MANCHA NEGRA
Nova força ultra precisa-se
Em primeiro lugar, queremos aqui deixar bem claro, que nada nos move contra a Mancha Negra, claque que ao longo destes anos, tem sido um dos principais motivos de orgulho da nossa instituição, senão mesmo o que melhor motivos nos tem dado de que a Académica tem gente nova, com garra, gente que nos orgulha de pertencer ao mesmo clube que eles. Porém, é facto indesmentível, que de alguns tempos para cá a Mancha que cantava infernalmente do princípio ao fim dos jogos, cânticos apelativos, e com um imenso sentido ultra, tem desaparecido progressivamente, deixando de ter, quer nos adeptos quer nos jogadores o sentido que teria aqui há pouquíssimos anos. É certo que os tempos da Central B acabaram, aquele grupo que todas as semanas acompanhava a equipa, por esses campos da segunda divisão muitos deles cederam os seus lugares a outros, e esses tentam hoje implementar as suas ideias, de melhor ou pior maneira, sinceramente não sei nem estaria habilitado a falar disso, mas o que é certo é que quem vai para aquele sector sente que alguma coisa está diferente, e diferente para pior…
.
Já não sou desse tempo, mas pelo que tenho lido, sei o que a claque, aquando da sua formação, passou, para na altura ter pelo menos os mesmos privilégios que os “FANS”, e pelas histórias que contam a chamada “Velha Guarda” só um enorme sentido Académico poderia resistir a tanta e tanta coisa que contra eles aconteceu. Entrando “no meu tempo” lembro-me de há uns anos atrás, quando ainda “me levavam” aos jogos, sentir que era aquele o meu sítio, e sentir que estava melhor lá do outro lado, na velhinha central B, a cantar com aquela rapaziada toda, aqueles cânticos cheios de entusiasmo, de sentir Académico, e da “barulheira”, no bom sentido, que se fazia, apesar de na altura o número não ser tão grande como hoje é. A frase “Se jogasses no céu morreria para te ver” é provavelmente a melhor frase que uma claque já fez, e não terá sido por acaso. Uma claque diferente, com motivações diferentes, que nunca causara desacatos por onde passara e que Campos Coroa, assim como todos aqueles que sentiam a Briosa, considerava ser “A melhor claque do mundo”, com “adeptos de outro mundo” diziam os próprios.
.
Porém, hoje a cidade está diferente, a Académica está mudada, com gente nova a dirigir, e a jogar na principal liga do futebol português, e a ManchaNegra também. Os jogos em casa hoje, apesar de o sector estar sempre com gente que daria para “calar” qualquer claque que aparecesse em Coimbra, acontece que dos que lá estão, dividem-se nos que cantam com “a pica toda”, os que acompanham, e aqueles que vão lá para um puro convívio social (um grande grupo). Acontece que graças a este último grupo, que vai para a Mancha sem a mínima vontade de apoiar, há os outros que merecidamente pensam, “se eles não cantam, olha, que se lixe! Também me calo…”, e entra-se em ciclo vicioso..
Mais uma vez, também aqui não sei onde estará o problema, se na direcção da claque, se onde, mas também não pode haver nenhum sentinela a controlar quem canta e quem não canta, mas tomar uma medida e distribuir um panfleto à entrada do sector, com todos os princípios de um ultra, e as razoes pelas quais se deve/não se deve ir para aquele sector, ou inclusivamente na renovação/inscrição anual fazer essa distribuição, não sei se não seria uma ideia a considerar…
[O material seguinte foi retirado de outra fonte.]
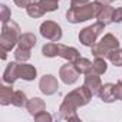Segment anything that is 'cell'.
Here are the masks:
<instances>
[{
	"label": "cell",
	"mask_w": 122,
	"mask_h": 122,
	"mask_svg": "<svg viewBox=\"0 0 122 122\" xmlns=\"http://www.w3.org/2000/svg\"><path fill=\"white\" fill-rule=\"evenodd\" d=\"M102 7H103V5H101L98 2L91 3L89 0H72L71 9L66 12L68 22L79 23V22H85L92 17H96Z\"/></svg>",
	"instance_id": "6da1fadb"
},
{
	"label": "cell",
	"mask_w": 122,
	"mask_h": 122,
	"mask_svg": "<svg viewBox=\"0 0 122 122\" xmlns=\"http://www.w3.org/2000/svg\"><path fill=\"white\" fill-rule=\"evenodd\" d=\"M20 36H22L20 35V27L17 26L16 22L7 20L6 23H3L2 39H0V45H2V50H3L2 59H6V52L12 50L15 47V45L19 42V37Z\"/></svg>",
	"instance_id": "7a4b0ae2"
},
{
	"label": "cell",
	"mask_w": 122,
	"mask_h": 122,
	"mask_svg": "<svg viewBox=\"0 0 122 122\" xmlns=\"http://www.w3.org/2000/svg\"><path fill=\"white\" fill-rule=\"evenodd\" d=\"M118 47H119L118 39L113 35L108 33L101 39V42H98L92 46V55L95 57H109L111 52Z\"/></svg>",
	"instance_id": "3957f363"
},
{
	"label": "cell",
	"mask_w": 122,
	"mask_h": 122,
	"mask_svg": "<svg viewBox=\"0 0 122 122\" xmlns=\"http://www.w3.org/2000/svg\"><path fill=\"white\" fill-rule=\"evenodd\" d=\"M103 27H105V25H102V23H95V25H92V26H89V27H85L81 33H79V40H81V43L83 45V46H89V47H92L95 43H96V39H98V36L103 32Z\"/></svg>",
	"instance_id": "277c9868"
},
{
	"label": "cell",
	"mask_w": 122,
	"mask_h": 122,
	"mask_svg": "<svg viewBox=\"0 0 122 122\" xmlns=\"http://www.w3.org/2000/svg\"><path fill=\"white\" fill-rule=\"evenodd\" d=\"M40 35L50 42H59L62 39V29L57 23L52 20H46L40 25Z\"/></svg>",
	"instance_id": "5b68a950"
},
{
	"label": "cell",
	"mask_w": 122,
	"mask_h": 122,
	"mask_svg": "<svg viewBox=\"0 0 122 122\" xmlns=\"http://www.w3.org/2000/svg\"><path fill=\"white\" fill-rule=\"evenodd\" d=\"M91 96H92V93H91L89 89L83 85L82 88L75 89V91H72L71 93H68V95L65 96V101L73 103V105L78 108V106H83V105H86V103L89 102Z\"/></svg>",
	"instance_id": "8992f818"
},
{
	"label": "cell",
	"mask_w": 122,
	"mask_h": 122,
	"mask_svg": "<svg viewBox=\"0 0 122 122\" xmlns=\"http://www.w3.org/2000/svg\"><path fill=\"white\" fill-rule=\"evenodd\" d=\"M78 75H79V72L76 71V68H75V65L72 62H69V63H66V65H63L60 68V79H62L66 85L75 83L78 81Z\"/></svg>",
	"instance_id": "52a82bcc"
},
{
	"label": "cell",
	"mask_w": 122,
	"mask_h": 122,
	"mask_svg": "<svg viewBox=\"0 0 122 122\" xmlns=\"http://www.w3.org/2000/svg\"><path fill=\"white\" fill-rule=\"evenodd\" d=\"M85 86L89 89V92L92 95H98L99 89L102 88V82L98 73H95L93 71H89L88 73H85Z\"/></svg>",
	"instance_id": "ba28073f"
},
{
	"label": "cell",
	"mask_w": 122,
	"mask_h": 122,
	"mask_svg": "<svg viewBox=\"0 0 122 122\" xmlns=\"http://www.w3.org/2000/svg\"><path fill=\"white\" fill-rule=\"evenodd\" d=\"M39 88H40V91H42L45 95H53V93L57 91V88H59L57 79H56L55 76H52V75H45V76L40 79Z\"/></svg>",
	"instance_id": "9c48e42d"
},
{
	"label": "cell",
	"mask_w": 122,
	"mask_h": 122,
	"mask_svg": "<svg viewBox=\"0 0 122 122\" xmlns=\"http://www.w3.org/2000/svg\"><path fill=\"white\" fill-rule=\"evenodd\" d=\"M57 56H60V57L69 60V62H72V63L81 57V56H79V52H78L75 47H69V46L60 45V43H59V49H57Z\"/></svg>",
	"instance_id": "30bf717a"
},
{
	"label": "cell",
	"mask_w": 122,
	"mask_h": 122,
	"mask_svg": "<svg viewBox=\"0 0 122 122\" xmlns=\"http://www.w3.org/2000/svg\"><path fill=\"white\" fill-rule=\"evenodd\" d=\"M19 63L17 62H12V63H9L7 65V68H6V71H5V73H3V81L6 82V83H13L17 78H19Z\"/></svg>",
	"instance_id": "8fae6325"
},
{
	"label": "cell",
	"mask_w": 122,
	"mask_h": 122,
	"mask_svg": "<svg viewBox=\"0 0 122 122\" xmlns=\"http://www.w3.org/2000/svg\"><path fill=\"white\" fill-rule=\"evenodd\" d=\"M19 78L25 79V81H33L37 75L36 72V68L32 66V65H27V63H22L19 65Z\"/></svg>",
	"instance_id": "7c38bea8"
},
{
	"label": "cell",
	"mask_w": 122,
	"mask_h": 122,
	"mask_svg": "<svg viewBox=\"0 0 122 122\" xmlns=\"http://www.w3.org/2000/svg\"><path fill=\"white\" fill-rule=\"evenodd\" d=\"M113 7H111L109 5L108 6H103L102 9H101V12L98 13V16H96V19H98V22L99 23H102V25H109V23H112L113 20H112V16H113Z\"/></svg>",
	"instance_id": "4fadbf2b"
},
{
	"label": "cell",
	"mask_w": 122,
	"mask_h": 122,
	"mask_svg": "<svg viewBox=\"0 0 122 122\" xmlns=\"http://www.w3.org/2000/svg\"><path fill=\"white\" fill-rule=\"evenodd\" d=\"M113 86H115V85H112V83H105V85H102V88L99 89L98 95H99V98H101L103 102H113V101H115V96H113Z\"/></svg>",
	"instance_id": "5bb4252c"
},
{
	"label": "cell",
	"mask_w": 122,
	"mask_h": 122,
	"mask_svg": "<svg viewBox=\"0 0 122 122\" xmlns=\"http://www.w3.org/2000/svg\"><path fill=\"white\" fill-rule=\"evenodd\" d=\"M26 108H27V111L30 112V115L35 116V115L40 113L42 111H45V102H43L40 98H32V99L27 102Z\"/></svg>",
	"instance_id": "9a60e30c"
},
{
	"label": "cell",
	"mask_w": 122,
	"mask_h": 122,
	"mask_svg": "<svg viewBox=\"0 0 122 122\" xmlns=\"http://www.w3.org/2000/svg\"><path fill=\"white\" fill-rule=\"evenodd\" d=\"M19 47H23V49H27L30 50L35 45H36V36L32 35V33H25L19 37Z\"/></svg>",
	"instance_id": "2e32d148"
},
{
	"label": "cell",
	"mask_w": 122,
	"mask_h": 122,
	"mask_svg": "<svg viewBox=\"0 0 122 122\" xmlns=\"http://www.w3.org/2000/svg\"><path fill=\"white\" fill-rule=\"evenodd\" d=\"M73 65H75V68L79 73H88L89 71H92V63L85 57H79L78 60L73 62Z\"/></svg>",
	"instance_id": "e0dca14e"
},
{
	"label": "cell",
	"mask_w": 122,
	"mask_h": 122,
	"mask_svg": "<svg viewBox=\"0 0 122 122\" xmlns=\"http://www.w3.org/2000/svg\"><path fill=\"white\" fill-rule=\"evenodd\" d=\"M57 49H59L57 42H49L42 47V53L46 57H55V56H57Z\"/></svg>",
	"instance_id": "ac0fdd59"
},
{
	"label": "cell",
	"mask_w": 122,
	"mask_h": 122,
	"mask_svg": "<svg viewBox=\"0 0 122 122\" xmlns=\"http://www.w3.org/2000/svg\"><path fill=\"white\" fill-rule=\"evenodd\" d=\"M27 99H26V95H25V92H22V91H15L13 92V96H12V103L13 105H16V106H19V108H23V106H26L27 105Z\"/></svg>",
	"instance_id": "d6986e66"
},
{
	"label": "cell",
	"mask_w": 122,
	"mask_h": 122,
	"mask_svg": "<svg viewBox=\"0 0 122 122\" xmlns=\"http://www.w3.org/2000/svg\"><path fill=\"white\" fill-rule=\"evenodd\" d=\"M12 96H13V89L3 85L0 88V99H2V105H9L12 103Z\"/></svg>",
	"instance_id": "ffe728a7"
},
{
	"label": "cell",
	"mask_w": 122,
	"mask_h": 122,
	"mask_svg": "<svg viewBox=\"0 0 122 122\" xmlns=\"http://www.w3.org/2000/svg\"><path fill=\"white\" fill-rule=\"evenodd\" d=\"M106 69H108V65H106V62H105L103 57H96L95 62L92 63V71H93L95 73H98V75L105 73Z\"/></svg>",
	"instance_id": "44dd1931"
},
{
	"label": "cell",
	"mask_w": 122,
	"mask_h": 122,
	"mask_svg": "<svg viewBox=\"0 0 122 122\" xmlns=\"http://www.w3.org/2000/svg\"><path fill=\"white\" fill-rule=\"evenodd\" d=\"M27 15L30 16V17H40V16H43L46 12L43 10V7L39 5V3H33L32 6H29L27 9Z\"/></svg>",
	"instance_id": "7402d4cb"
},
{
	"label": "cell",
	"mask_w": 122,
	"mask_h": 122,
	"mask_svg": "<svg viewBox=\"0 0 122 122\" xmlns=\"http://www.w3.org/2000/svg\"><path fill=\"white\" fill-rule=\"evenodd\" d=\"M30 57V50L27 49H23V47H17L16 52H15V59L17 62H26Z\"/></svg>",
	"instance_id": "603a6c76"
},
{
	"label": "cell",
	"mask_w": 122,
	"mask_h": 122,
	"mask_svg": "<svg viewBox=\"0 0 122 122\" xmlns=\"http://www.w3.org/2000/svg\"><path fill=\"white\" fill-rule=\"evenodd\" d=\"M108 59L111 60L115 66H122V50H118V49L112 50Z\"/></svg>",
	"instance_id": "cb8c5ba5"
},
{
	"label": "cell",
	"mask_w": 122,
	"mask_h": 122,
	"mask_svg": "<svg viewBox=\"0 0 122 122\" xmlns=\"http://www.w3.org/2000/svg\"><path fill=\"white\" fill-rule=\"evenodd\" d=\"M45 12H55L59 6H57V2H53V0H39L37 2Z\"/></svg>",
	"instance_id": "d4e9b609"
},
{
	"label": "cell",
	"mask_w": 122,
	"mask_h": 122,
	"mask_svg": "<svg viewBox=\"0 0 122 122\" xmlns=\"http://www.w3.org/2000/svg\"><path fill=\"white\" fill-rule=\"evenodd\" d=\"M113 96H115V101L116 99L122 101V82H116V85L113 86Z\"/></svg>",
	"instance_id": "484cf974"
},
{
	"label": "cell",
	"mask_w": 122,
	"mask_h": 122,
	"mask_svg": "<svg viewBox=\"0 0 122 122\" xmlns=\"http://www.w3.org/2000/svg\"><path fill=\"white\" fill-rule=\"evenodd\" d=\"M13 2L19 6V7H25V9H27L29 6H32L33 3H36V0H13Z\"/></svg>",
	"instance_id": "4316f807"
},
{
	"label": "cell",
	"mask_w": 122,
	"mask_h": 122,
	"mask_svg": "<svg viewBox=\"0 0 122 122\" xmlns=\"http://www.w3.org/2000/svg\"><path fill=\"white\" fill-rule=\"evenodd\" d=\"M112 20H113L115 23H119V22H122V7H118V9H115V10H113Z\"/></svg>",
	"instance_id": "83f0119b"
},
{
	"label": "cell",
	"mask_w": 122,
	"mask_h": 122,
	"mask_svg": "<svg viewBox=\"0 0 122 122\" xmlns=\"http://www.w3.org/2000/svg\"><path fill=\"white\" fill-rule=\"evenodd\" d=\"M35 119L36 121H52V116L49 113H46V111H42L40 113L35 115Z\"/></svg>",
	"instance_id": "f1b7e54d"
},
{
	"label": "cell",
	"mask_w": 122,
	"mask_h": 122,
	"mask_svg": "<svg viewBox=\"0 0 122 122\" xmlns=\"http://www.w3.org/2000/svg\"><path fill=\"white\" fill-rule=\"evenodd\" d=\"M9 20V7L6 5H2V22L6 23Z\"/></svg>",
	"instance_id": "f546056e"
},
{
	"label": "cell",
	"mask_w": 122,
	"mask_h": 122,
	"mask_svg": "<svg viewBox=\"0 0 122 122\" xmlns=\"http://www.w3.org/2000/svg\"><path fill=\"white\" fill-rule=\"evenodd\" d=\"M95 2H98V3H101V5H103V6H108V5H111L113 0H95Z\"/></svg>",
	"instance_id": "4dcf8cb0"
},
{
	"label": "cell",
	"mask_w": 122,
	"mask_h": 122,
	"mask_svg": "<svg viewBox=\"0 0 122 122\" xmlns=\"http://www.w3.org/2000/svg\"><path fill=\"white\" fill-rule=\"evenodd\" d=\"M53 2H59V0H53Z\"/></svg>",
	"instance_id": "1f68e13d"
}]
</instances>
Creio que os jogos fora, são a excepção, o reviver do espírito que vivia na Mancha Negra antes desta “nova vaga”. Onde só vão aqueles que se disponibilizam a fazer sacrifícios pelo clube, que cantam de inicio a fim seja qual for o resultado, que não entendem a Mancha Negra como uma boa oportunidade de convívio social… mas sim como o principal apoio ao clube.
.
Eu ainda hoje, quando o resultado não é o melhor ouço o Cd que há uns anos foi lançado, e quero acreditar que isto não passa de uma fase menos boa, mas há que ter vontade de a superar, caso contrário vai ser muito complicado manter pelo menos a claque unida… Por fim há a questão que ultimamente se tem posto, sobre os cânticos da Floribela, mas se o “Sonhos de menino” ainda hoje é um sucesso, porque não se haveria de tentar este?
.
.
“E HOJE A CANTAR, P’RA TE VER VENCER, E EU NA BANCADA, SEMPRE A SOFRER, TAO BOM RECORDAR, O ORGULHO DE ESTAR… NA MANCHA A CANTAR!”